Tress and Antipathy

It was the beginning of the third fiscal year of King Nickel's reign of Talumberia. He stood up at his balcony and looked down at the people. "People, people. Welcome to a glorious new year. With this new year comes some new changes. I have revised some of the laws." The people grew anxious. Perhaps the king was about to repeal the silly money law.

"The no carrying of money rule is still in effect." The people groaned. "I know you all appreciate that great law. It has made my life easier. That's why I have introduced several new laws to help you in your daily lives. First, I have repealed the ban on facial hair. I myself have grown a beard, and I like it."

The men were pleased. "Maybe he is not such a tyrannical fascist after all," one man said.

"Second, I have added to the hair covering rule for the women. As you know, women may not show their hair in public. Before today, the punishment was a fine of twenty silvers. My scribe forgot to remind me of the addition of the money rule, so this posed a slight problem. However, I have come up with a solution. Any woman caught with no head covering shall be taken to the castle and be forced to wear a robe made from a Talumberia banner for the rest of her life." The women gasped. "Now, to christen this new decree, join me in the Litany to Unpretentiousness."

The song went for ten minutes. There were six new verses this year. The people noticed the hymn was longer every year. "Ah, I have been inspired." The king emotionally looked down at his podium for a moment. "Now, for the final rule. I have noticed some affection being displayed freely in the streets. I have seen couples even…" he searched for the proper word, "kissing in the streets! There is no place in Talumberia for love! Anyone caught displaying any kind of affection, this includes touching of any kind, shall spend one year in the Talumberia Royal Dungeon." The people murmured. These were certainly harsh laws. "I think that is all the laws I have for you today. Now go, and obey all my laws!"

It was a few days after the decrees were made when several women were walking through the market place. "Hey, look at that poster," one of them pointed. The poster was a drawing of a woman wearing a robe made from a banner of Talumberia. She was crying. Under the picture it said, "Do not be like Jane. Obey the laws."

"That is so silly. Why does it matter at all whether we cover our heads or not," one woman said. "I know. What if it is a hot day?" another woman complained. "My son could not even propose to his beloved because it is against the laws now! I cannot even hold hands with my husband!" said another woman. "We should complain about all these terrible laws," said the first woman.

King Nickel was sitting on his throne gazing at diamond covered orb on the end of his scepter. His attendant entered the room. "Sir, there is a group of women here to see you," he said.

"What? A group of women here to see me?" The king was pleased.

"They are here to complain about some, I believe they said, unfair laws."

"Unfair laws? What unfair laws? Eh, they must be a bunch of crazy old hags. Send them in."

The women walked forward. "Sir, we do not believe that some of the laws you have decreed are fair."

"Oh, really. What laws would those be?" the king asked.

"The ban on the display of affection, and the law about the head covering."

"You know, you are the only ones who have complained. All the other women enjoy wearing head coverings and not interacting with men," the king explained. "You women should just accept the laws."

"They are stupid laws!" one of the women exclaimed.

The king frowned at her for a moment. "Do you know how I became king?"

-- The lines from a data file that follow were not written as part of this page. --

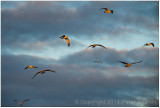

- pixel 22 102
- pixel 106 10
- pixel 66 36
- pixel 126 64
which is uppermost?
pixel 106 10

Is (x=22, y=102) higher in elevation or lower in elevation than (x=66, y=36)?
lower

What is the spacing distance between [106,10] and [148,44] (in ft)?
41.6

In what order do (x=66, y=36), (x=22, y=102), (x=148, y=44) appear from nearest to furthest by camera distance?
(x=66, y=36)
(x=148, y=44)
(x=22, y=102)

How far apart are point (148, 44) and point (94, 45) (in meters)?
13.3

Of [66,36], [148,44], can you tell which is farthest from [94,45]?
[148,44]

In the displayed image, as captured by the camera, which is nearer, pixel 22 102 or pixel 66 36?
pixel 66 36

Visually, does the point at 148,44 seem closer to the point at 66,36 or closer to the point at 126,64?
the point at 126,64

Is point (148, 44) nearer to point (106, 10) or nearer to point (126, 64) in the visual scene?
point (126, 64)

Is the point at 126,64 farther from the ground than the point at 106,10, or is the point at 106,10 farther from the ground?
the point at 106,10

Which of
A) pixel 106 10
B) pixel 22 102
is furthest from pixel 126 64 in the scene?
pixel 22 102

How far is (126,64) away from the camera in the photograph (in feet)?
216

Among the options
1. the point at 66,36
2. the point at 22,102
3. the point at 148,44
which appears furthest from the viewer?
the point at 22,102

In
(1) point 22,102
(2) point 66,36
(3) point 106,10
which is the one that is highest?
(3) point 106,10

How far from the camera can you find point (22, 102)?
246 feet
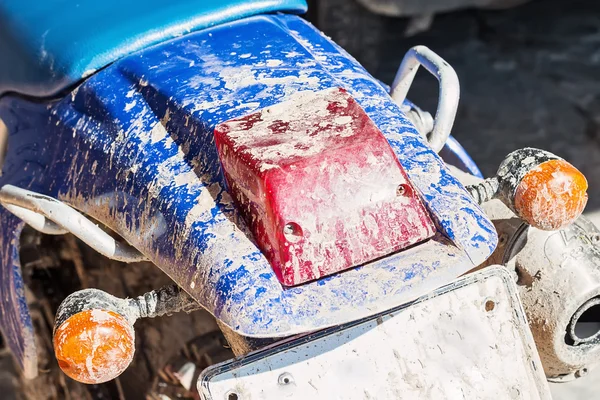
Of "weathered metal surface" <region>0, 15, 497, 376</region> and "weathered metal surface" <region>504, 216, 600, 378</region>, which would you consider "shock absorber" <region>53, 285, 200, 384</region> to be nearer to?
"weathered metal surface" <region>0, 15, 497, 376</region>

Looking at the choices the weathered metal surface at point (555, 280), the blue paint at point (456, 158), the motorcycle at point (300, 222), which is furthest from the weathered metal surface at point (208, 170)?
the blue paint at point (456, 158)

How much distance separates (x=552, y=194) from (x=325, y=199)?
354 millimetres

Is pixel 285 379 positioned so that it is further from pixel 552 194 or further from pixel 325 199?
pixel 552 194

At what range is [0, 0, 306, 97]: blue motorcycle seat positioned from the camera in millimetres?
1729

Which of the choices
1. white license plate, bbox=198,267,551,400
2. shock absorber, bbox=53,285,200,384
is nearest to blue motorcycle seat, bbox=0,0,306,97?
shock absorber, bbox=53,285,200,384

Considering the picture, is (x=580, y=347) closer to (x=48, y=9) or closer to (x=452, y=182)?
(x=452, y=182)

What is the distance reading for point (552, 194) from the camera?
4.42 feet

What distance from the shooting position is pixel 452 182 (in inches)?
54.2

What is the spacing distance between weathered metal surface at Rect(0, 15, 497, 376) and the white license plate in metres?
0.10

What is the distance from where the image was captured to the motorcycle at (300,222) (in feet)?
4.05

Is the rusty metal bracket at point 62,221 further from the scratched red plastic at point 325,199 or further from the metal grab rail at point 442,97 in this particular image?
the metal grab rail at point 442,97

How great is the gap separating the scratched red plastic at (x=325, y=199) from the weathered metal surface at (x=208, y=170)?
25 millimetres

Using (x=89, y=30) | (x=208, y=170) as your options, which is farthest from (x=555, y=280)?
(x=89, y=30)

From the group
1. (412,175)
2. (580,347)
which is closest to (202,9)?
(412,175)
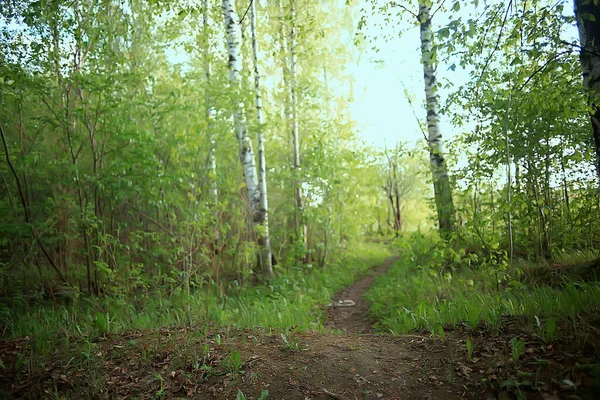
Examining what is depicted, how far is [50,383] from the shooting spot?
3.17 m

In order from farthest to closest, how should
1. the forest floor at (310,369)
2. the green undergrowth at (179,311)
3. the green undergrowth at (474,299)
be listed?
the green undergrowth at (179,311)
the green undergrowth at (474,299)
the forest floor at (310,369)

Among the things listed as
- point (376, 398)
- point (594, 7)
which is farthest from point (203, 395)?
point (594, 7)

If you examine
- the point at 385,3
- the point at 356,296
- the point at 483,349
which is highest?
the point at 385,3

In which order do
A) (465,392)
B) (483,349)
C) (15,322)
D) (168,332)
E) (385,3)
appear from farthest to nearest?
1. (385,3)
2. (15,322)
3. (168,332)
4. (483,349)
5. (465,392)

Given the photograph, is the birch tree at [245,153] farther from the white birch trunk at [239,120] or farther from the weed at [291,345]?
the weed at [291,345]

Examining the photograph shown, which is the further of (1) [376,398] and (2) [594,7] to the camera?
(2) [594,7]

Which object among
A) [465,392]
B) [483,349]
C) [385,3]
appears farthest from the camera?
[385,3]

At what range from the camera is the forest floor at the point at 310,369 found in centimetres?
255

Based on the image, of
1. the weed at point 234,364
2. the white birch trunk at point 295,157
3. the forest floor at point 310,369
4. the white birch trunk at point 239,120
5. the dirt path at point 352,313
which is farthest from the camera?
the white birch trunk at point 295,157

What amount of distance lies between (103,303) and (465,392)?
525cm

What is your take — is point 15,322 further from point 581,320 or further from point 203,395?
point 581,320

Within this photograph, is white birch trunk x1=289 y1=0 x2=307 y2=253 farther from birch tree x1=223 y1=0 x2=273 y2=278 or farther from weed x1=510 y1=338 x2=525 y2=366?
weed x1=510 y1=338 x2=525 y2=366

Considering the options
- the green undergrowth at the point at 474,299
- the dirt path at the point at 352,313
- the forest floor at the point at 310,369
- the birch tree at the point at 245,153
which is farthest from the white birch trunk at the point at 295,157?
the forest floor at the point at 310,369

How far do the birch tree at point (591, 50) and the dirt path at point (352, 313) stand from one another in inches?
149
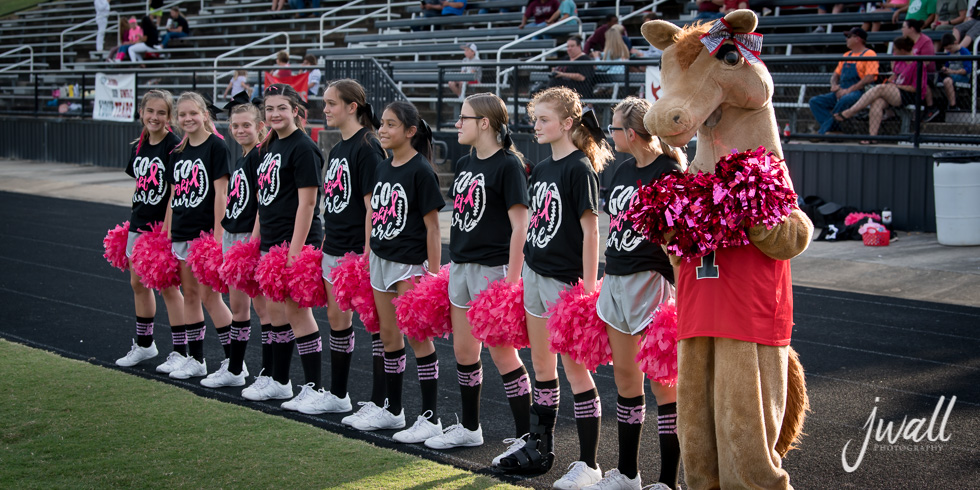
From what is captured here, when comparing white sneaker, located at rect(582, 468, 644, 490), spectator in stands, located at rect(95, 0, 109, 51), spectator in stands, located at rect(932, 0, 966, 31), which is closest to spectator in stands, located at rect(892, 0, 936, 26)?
spectator in stands, located at rect(932, 0, 966, 31)

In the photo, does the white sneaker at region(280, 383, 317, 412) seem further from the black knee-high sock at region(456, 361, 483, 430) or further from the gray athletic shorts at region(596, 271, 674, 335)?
the gray athletic shorts at region(596, 271, 674, 335)

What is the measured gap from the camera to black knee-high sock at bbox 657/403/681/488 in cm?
370

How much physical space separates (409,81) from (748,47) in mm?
14417

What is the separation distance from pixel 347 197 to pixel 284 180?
1.49 ft

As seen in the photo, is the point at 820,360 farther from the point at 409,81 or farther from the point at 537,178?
the point at 409,81

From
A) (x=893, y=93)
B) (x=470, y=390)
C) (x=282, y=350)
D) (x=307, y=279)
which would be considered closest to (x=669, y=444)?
(x=470, y=390)

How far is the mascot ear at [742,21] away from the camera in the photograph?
2916mm

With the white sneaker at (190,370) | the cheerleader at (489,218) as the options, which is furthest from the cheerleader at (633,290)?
the white sneaker at (190,370)

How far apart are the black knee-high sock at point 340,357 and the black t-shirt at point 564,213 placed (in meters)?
1.46

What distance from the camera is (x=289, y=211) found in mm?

"We certainly did not have any say in it," another woman said.

"Of course you did not! I was divinely ordained to be king! What I say becomes law, and that law is perfect! You are just ignorant, narrow-minded peasants. Now get out!"

That night, King Nickel was sitting in his bed. "Perhaps I should address the people and explain to them my laws and see why some are unhappy. No, only the women. The men are happy with their beards. There is no use on taking a chance of getting them unhappy too," the king thought to himself. "Yes. That is a good idea. In fact, I do not need to address them myself. I'll get one of my aids to do it for me. Yes. Tis a good idea." He rolled over and went to sleep.

The next day, the women were gathered under the king's balcony, and his aid walked out to address the women. "You all know the king's laws, and you all are expected to follow them. Now, are there any questions?" The women were shocked. They had expected to talk with the king! The king was not even there. Instead, one of his aids was answering their questions. They did not have questions.

That night, the king was looking over what his scribes had written down. He had ordered his scribes to copy down everything that was said, and then summarize what had happened, so that he would not have to read over the whole document. "It seems that the women do not like the hair-covering rule," the king observed. "They say they would rather be forced to wear strict official Talumberia clothes," the king thought to himself after reading the document informing him what had happened. "And all this time I thought they wanted to be able to show their hair, like a bunch of moral-less foreigners," the king thought as he smiled. "Very well then," he said aloud. "I shall get my royal couturiers to begin work on an official Talumberian dress system tomorrow."

The End

Author's Notes:
The story in Tress and Antipathy is loosely based on the events surrounding a "no touching at all" policy between boys and girls and also the friction between students and faculty over the dress code. I wrote this to be a warning against shooting your mouth off about uniforms!